Extract:
-- start --
Author:  buzz_morris [ Wed Jul 29, 2020 9:31 am ]
Post subject:  Re: Positive Train Control?

A form of PTC has been in operation at Disney World since it was built. Walt demanded the trains stop automatically if passing a red signal after an accident occurred in California. I believe they use a mechanical trip similar to whats used in the NY subway system. I saw it demonstrated on the back stage tour a few years back.

Author:  CA1 [ Wed Jul 29, 2020 10:00 am ]
Post subject:  Re: Positive Train Control?

Wouldn't the disney system basically be a mechanical ABS style system?

Author:  Kelly Anderson [ Wed Jul 29, 2020 11:50 am ]
Post subject:  Re: Positive Train Control?

Automatically putting the brakes on when passing a red signal has been around for probably pushing a century. The thing that I understand had people upset was the PTC feature that cuts locomotive power in addition to applying the brakes, and how were they supposed to connect that to a steam locomotive's throttle. What I understand is that the FRA recognizes that issue, and was going to allow steam locomotive operators to skip that part of the installation. As far as any finer details, I am out of the loop. SRC is exempt from needing PTC.

Author:  PaulWWoodring [ Wed Jul 29, 2020 1:06 pm ]
Post subject:  Re: Positive Train Control?

Maybe it's not too late to get a change, but this could have been solved in the creation of the PTC legislation if mainline steam operators had gotten a seat at the table when the law was being drafted. What's really needed is an exemption that says something to the effect that if a T&E supervisor (RFE, Train Master, etc.) is on board and in charge of any move involving a steam locomotive or other historic equipment (which could, for instance, also apply to Mr. Levin's E-Units), the move is exempt from having working PTC equipment. It's not a major additional burden, since in my experience it's more common than not for a supervisor to be on a mainline excursion, and they get far more scrutiny by every dispatcher than any regular passenger move.

Your chances of being in a PTC function related accident are less on an excursion than on just about any other kind of train, just because of how much attention railroad supervision gives them, even before there was any PTC equipment. I've listened to plenty of radio chatter during excursions, and they pretty much follow textbook procedure because of the presence of supervision. I have never heard of a major signal violation by an excursion train in this country in the last 40 years. I know about the one in the UK several years ago, but from what I read about it, excursions over there were being treated like any other passenger train operation, without any added scrutiny by supervision. PTC would not have prevented the Great Dismal Swamp wreck, or the Gettysburg explosion. It's not a panacea, it's a tool, with a lot of teething problems.
-- end --
Objective 1: Reproduce the part of the forum thread on Positive Train Control from "Automatically putting the" up to and including "from needing PTC.".
The forum thread and the listing are unrelated to each other.

Stored dataset items:
-- start --
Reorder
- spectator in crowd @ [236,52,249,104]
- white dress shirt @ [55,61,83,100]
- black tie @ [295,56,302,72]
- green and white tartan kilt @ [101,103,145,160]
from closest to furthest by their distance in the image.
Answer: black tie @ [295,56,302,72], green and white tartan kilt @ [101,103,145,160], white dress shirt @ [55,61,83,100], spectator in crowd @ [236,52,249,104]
-- end --
Objective 2: Transcribe the whole stored dataset listing line for line, with no changes.

Correct answer 1:
Automatically putting the brakes on when passing a red signal has been around for probably pushing a century. The thing that I understand had people upset was the PTC feature that cuts locomotive power in addition to applying the brakes, and how were they supposed to connect that to a steam locomotive's throttle. What I understand is that the FRA recognizes that issue, and was going to allow steam locomotive operators to skip that part of the installation. As far as any finer details, I am out of the loop. SRC is exempt from needing PTC.

Correct answer 2:
Reorder
- spectator in crowd @ [236,52,249,104]
- white dress shirt @ [55,61,83,100]
- black tie @ [295,56,302,72]
- green and white tartan kilt @ [101,103,145,160]
from closest to furthest by their distance in the image.
Answer: black tie @ [295,56,302,72], green and white tartan kilt @ [101,103,145,160], white dress shirt @ [55,61,83,100], spectator in crowd @ [236,52,249,104]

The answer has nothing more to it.